◆ Passage provided:
[start]

Using CUDA printf outside the kernel to print device variables

Question

What is the best way to print device variables in CUDA outside of the kernel? Do I have to do a cudaMemcpy to the host and then print the resulting values? When I try to use printf on pointers created using cudaMalloc, the program crashes. It seems that most of the attention focuses on printing inside the kernel, not in regular code.

Thanks, Eric

Answer 1

"When I try to use printf on pointers created using cudaMalloc, the program crashes"

If you have this:

int *d_data, *h_data;
cudaMalloc(&d_data, DSIZE);

You cannot do this:

printf(" %d ", *d_data);

as this requires dereferencing a device pointer (d_data) in host code which is normally illegal in CUDA.

Instead you can do this:

h_data = (int *)malloc(DSIZE);
cudaMemcpy(h_data, d_data, DSIZE, cudaMemcpyDeviceToHost);
printf(" %d ", *h_data);

You can also investigate Unified Memory which is new in CUDA 6, and see if it will serve your purposes.

[end]

◆ Records from a dataset:
[start]

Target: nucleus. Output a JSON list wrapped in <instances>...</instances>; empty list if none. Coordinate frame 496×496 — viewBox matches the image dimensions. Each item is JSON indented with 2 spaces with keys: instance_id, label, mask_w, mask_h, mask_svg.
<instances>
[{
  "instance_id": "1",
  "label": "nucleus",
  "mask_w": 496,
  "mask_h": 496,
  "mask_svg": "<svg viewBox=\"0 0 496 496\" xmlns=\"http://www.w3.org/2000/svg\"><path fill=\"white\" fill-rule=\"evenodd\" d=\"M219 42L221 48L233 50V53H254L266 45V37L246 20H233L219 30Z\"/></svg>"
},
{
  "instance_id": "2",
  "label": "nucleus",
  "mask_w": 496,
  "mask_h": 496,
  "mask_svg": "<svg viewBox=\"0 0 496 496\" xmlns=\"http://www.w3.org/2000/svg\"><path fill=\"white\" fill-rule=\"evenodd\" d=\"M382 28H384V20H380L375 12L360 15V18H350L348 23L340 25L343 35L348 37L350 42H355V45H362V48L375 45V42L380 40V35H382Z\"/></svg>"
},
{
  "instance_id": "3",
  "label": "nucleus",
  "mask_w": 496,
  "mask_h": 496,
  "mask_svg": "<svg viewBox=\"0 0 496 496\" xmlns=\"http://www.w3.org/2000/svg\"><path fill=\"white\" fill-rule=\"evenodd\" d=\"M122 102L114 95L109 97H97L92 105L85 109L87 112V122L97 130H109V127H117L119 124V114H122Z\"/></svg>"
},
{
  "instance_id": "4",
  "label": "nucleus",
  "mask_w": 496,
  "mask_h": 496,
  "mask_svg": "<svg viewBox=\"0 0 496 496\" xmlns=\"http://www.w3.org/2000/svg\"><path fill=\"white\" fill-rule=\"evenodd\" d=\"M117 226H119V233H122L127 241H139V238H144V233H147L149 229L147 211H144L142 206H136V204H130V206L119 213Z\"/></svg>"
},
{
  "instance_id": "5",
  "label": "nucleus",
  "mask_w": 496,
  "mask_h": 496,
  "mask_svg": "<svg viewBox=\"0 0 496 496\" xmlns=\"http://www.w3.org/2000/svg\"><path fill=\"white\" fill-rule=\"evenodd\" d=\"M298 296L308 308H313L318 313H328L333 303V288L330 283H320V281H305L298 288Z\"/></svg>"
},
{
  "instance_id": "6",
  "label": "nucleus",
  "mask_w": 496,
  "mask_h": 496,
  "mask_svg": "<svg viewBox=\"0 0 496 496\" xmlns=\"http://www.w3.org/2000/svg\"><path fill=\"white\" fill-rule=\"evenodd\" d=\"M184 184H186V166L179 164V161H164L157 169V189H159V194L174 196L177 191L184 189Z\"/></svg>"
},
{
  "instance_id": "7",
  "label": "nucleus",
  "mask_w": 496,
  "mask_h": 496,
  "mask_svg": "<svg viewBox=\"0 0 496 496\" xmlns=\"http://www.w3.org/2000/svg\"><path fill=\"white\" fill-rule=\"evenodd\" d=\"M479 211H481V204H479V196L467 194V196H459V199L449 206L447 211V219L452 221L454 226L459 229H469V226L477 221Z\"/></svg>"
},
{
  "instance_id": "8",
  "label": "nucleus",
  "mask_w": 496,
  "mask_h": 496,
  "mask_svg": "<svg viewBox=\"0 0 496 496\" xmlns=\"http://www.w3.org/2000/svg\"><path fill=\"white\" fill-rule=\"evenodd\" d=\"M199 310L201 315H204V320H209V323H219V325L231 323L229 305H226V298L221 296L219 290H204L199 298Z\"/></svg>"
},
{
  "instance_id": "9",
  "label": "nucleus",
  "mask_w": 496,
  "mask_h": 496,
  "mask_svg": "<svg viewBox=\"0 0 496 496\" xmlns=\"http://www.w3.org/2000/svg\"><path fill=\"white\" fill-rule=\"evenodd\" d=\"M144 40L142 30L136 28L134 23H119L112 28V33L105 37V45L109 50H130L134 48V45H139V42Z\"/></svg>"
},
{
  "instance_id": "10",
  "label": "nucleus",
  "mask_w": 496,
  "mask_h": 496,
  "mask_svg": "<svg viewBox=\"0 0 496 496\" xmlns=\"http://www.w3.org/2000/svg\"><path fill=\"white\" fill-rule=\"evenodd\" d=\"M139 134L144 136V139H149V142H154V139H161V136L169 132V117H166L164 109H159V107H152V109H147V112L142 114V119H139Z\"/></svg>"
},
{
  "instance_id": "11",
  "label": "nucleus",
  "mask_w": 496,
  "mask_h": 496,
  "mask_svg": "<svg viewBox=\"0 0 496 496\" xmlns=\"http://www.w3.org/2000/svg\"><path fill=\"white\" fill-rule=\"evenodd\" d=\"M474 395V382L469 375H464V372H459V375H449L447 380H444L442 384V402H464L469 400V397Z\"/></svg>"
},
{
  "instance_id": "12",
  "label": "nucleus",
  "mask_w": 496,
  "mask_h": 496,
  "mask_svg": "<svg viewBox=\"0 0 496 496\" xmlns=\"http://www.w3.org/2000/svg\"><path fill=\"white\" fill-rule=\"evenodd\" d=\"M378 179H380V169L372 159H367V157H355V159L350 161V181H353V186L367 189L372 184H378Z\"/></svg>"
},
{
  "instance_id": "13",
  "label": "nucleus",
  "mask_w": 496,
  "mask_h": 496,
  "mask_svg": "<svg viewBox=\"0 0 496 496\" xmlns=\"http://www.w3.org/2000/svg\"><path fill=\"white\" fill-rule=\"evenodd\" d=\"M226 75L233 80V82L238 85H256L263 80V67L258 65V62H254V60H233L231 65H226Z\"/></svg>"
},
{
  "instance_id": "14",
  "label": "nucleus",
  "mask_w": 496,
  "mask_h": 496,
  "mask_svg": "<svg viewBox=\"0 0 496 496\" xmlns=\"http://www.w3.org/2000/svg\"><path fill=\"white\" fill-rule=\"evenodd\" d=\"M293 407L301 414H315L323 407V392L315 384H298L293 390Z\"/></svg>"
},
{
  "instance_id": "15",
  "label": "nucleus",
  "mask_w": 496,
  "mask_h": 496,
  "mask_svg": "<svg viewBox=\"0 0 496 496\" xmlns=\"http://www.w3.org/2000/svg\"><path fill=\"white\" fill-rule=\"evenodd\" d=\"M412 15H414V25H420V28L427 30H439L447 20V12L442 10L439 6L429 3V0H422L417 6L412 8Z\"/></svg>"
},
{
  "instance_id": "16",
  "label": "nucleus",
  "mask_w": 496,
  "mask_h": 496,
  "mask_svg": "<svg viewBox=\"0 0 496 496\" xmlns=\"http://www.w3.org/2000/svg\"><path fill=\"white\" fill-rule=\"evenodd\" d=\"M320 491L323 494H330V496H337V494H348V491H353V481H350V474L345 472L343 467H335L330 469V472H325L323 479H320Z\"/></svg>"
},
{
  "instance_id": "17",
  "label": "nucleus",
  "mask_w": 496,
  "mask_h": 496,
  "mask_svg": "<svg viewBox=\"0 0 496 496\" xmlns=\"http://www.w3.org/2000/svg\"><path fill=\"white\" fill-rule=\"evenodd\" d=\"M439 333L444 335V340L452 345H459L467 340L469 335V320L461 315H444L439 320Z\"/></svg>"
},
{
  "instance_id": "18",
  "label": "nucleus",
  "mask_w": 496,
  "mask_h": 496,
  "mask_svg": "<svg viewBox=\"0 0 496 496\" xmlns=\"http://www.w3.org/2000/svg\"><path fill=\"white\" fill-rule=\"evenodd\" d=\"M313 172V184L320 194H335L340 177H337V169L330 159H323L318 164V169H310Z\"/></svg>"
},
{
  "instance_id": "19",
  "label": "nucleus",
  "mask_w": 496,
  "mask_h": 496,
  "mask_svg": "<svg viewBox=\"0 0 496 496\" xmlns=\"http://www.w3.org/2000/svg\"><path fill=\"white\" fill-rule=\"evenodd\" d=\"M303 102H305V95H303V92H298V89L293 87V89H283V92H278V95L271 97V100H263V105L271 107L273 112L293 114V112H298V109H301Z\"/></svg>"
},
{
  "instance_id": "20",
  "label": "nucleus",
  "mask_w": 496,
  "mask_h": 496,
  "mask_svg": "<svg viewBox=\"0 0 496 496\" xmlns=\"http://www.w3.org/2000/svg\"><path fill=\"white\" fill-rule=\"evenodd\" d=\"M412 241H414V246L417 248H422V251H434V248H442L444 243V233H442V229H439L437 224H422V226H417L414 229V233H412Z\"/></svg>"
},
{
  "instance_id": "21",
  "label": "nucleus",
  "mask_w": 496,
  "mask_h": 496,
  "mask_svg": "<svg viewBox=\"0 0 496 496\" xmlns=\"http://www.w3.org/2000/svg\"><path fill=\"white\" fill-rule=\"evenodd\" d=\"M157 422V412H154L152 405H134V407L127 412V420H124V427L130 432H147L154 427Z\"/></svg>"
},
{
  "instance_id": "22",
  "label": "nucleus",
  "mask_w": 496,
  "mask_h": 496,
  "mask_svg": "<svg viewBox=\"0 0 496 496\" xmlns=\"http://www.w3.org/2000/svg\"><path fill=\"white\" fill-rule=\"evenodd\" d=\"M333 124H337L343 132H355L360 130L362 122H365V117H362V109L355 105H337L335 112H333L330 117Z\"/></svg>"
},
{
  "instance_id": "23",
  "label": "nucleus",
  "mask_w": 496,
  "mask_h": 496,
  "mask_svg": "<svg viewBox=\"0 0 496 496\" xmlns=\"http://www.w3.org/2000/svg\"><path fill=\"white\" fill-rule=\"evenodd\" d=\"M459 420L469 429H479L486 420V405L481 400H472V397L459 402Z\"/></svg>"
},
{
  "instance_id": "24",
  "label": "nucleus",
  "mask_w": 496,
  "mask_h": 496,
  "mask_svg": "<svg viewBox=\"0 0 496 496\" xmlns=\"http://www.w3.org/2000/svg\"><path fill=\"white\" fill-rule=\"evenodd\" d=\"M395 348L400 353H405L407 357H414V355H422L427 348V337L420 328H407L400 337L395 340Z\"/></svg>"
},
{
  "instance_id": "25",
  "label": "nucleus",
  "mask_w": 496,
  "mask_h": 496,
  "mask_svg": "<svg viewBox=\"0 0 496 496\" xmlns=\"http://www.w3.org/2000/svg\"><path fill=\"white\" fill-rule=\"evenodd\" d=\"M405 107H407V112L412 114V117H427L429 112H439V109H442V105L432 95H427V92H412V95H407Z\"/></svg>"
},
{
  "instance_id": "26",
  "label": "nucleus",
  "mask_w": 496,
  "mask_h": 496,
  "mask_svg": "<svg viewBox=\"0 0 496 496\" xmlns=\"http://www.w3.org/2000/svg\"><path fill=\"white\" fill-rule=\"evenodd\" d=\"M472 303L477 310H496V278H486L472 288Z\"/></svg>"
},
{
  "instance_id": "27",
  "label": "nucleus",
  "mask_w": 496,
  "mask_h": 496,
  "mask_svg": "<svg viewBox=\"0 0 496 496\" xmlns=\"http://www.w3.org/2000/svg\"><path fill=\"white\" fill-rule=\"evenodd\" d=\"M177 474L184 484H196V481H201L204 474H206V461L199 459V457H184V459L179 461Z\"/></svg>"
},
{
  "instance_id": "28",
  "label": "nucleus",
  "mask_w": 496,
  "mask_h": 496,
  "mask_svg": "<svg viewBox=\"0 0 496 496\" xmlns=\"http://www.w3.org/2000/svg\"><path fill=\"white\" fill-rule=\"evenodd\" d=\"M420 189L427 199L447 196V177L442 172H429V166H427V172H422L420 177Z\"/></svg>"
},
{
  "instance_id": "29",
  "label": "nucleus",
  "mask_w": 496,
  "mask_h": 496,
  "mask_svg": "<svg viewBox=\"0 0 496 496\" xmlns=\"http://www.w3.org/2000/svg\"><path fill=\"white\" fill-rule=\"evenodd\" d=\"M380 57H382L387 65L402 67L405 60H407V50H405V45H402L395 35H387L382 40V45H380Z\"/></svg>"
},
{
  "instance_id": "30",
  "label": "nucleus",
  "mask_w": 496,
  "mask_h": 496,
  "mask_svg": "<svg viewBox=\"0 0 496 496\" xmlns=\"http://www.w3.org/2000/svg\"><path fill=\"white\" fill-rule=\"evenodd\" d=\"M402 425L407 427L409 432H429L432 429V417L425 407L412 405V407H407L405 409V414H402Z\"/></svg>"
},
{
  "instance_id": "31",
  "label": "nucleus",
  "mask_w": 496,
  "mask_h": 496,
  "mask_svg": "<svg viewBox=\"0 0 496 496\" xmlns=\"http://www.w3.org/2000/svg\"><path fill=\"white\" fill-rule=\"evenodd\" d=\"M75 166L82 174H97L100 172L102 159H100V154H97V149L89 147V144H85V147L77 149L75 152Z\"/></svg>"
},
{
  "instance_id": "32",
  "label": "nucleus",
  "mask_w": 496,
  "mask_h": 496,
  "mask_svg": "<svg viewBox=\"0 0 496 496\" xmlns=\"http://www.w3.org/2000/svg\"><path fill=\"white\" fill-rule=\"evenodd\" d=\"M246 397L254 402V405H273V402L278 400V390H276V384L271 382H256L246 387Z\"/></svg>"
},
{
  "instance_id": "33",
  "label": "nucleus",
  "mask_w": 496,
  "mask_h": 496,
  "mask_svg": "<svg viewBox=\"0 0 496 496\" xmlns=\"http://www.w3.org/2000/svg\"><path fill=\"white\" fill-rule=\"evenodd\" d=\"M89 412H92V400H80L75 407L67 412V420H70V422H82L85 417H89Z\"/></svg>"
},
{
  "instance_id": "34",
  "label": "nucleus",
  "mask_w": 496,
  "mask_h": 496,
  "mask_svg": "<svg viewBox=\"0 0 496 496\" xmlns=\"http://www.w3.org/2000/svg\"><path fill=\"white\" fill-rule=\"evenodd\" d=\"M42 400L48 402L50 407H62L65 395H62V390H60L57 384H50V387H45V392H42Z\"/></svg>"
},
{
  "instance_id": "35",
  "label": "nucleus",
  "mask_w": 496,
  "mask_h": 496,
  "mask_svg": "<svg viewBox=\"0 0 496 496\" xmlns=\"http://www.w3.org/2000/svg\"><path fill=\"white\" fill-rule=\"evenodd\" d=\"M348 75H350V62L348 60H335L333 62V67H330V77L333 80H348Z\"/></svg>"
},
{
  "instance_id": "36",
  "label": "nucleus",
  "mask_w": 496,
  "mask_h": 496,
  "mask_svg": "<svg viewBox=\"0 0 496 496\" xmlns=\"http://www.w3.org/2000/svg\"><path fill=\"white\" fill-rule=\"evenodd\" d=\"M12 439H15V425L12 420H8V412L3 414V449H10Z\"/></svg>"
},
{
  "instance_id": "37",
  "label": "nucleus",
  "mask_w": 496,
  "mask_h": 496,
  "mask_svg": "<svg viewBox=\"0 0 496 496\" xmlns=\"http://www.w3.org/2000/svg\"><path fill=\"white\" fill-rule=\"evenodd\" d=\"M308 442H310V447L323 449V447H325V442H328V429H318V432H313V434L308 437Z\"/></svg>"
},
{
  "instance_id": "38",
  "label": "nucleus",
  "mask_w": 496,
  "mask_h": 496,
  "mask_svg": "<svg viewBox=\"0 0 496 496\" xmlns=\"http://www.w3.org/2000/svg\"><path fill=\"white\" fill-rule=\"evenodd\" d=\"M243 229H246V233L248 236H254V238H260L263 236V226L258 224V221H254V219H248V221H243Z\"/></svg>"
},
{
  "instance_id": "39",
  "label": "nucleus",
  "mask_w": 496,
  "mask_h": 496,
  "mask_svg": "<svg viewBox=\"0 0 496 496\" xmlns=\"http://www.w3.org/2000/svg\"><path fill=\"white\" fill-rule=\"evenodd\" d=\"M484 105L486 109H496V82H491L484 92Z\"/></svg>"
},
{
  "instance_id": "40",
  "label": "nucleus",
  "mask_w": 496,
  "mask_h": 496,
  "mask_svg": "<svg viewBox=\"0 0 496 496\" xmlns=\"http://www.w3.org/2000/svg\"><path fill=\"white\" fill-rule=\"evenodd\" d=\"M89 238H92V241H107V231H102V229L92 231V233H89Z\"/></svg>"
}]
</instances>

[end]

◆ Tasks:
**a)** Quote the CUDA thread word for word, starting at "Instead you can" and ending at "serve your purposes.".
**b)** Find every line of the listing that contains the string "instances", and copy each of those lines.
The CUDA thread and the listing come from unrelated sources.

◆ Solution set:
**a)**
Instead you can do this:

h_data = (int *)malloc(DSIZE);
cudaMemcpy(h_data, d_data, DSIZE, cudaMemcpyDeviceToHost);
printf(" %d ", *h_data);

You can also investigate Unified Memory which is new in CUDA 6, and see if it will serve your purposes.

**b)**
Target: nucleus. Output a JSON list wrapped in <instances>...</instances>; empty list if none. Coordinate frame 496×496 — viewBox matches the image dimensions. Each item is JSON indented with 2 spaces with keys: instance_id, label, mask_w, mask_h, mask_svg.
<instances>
</instances>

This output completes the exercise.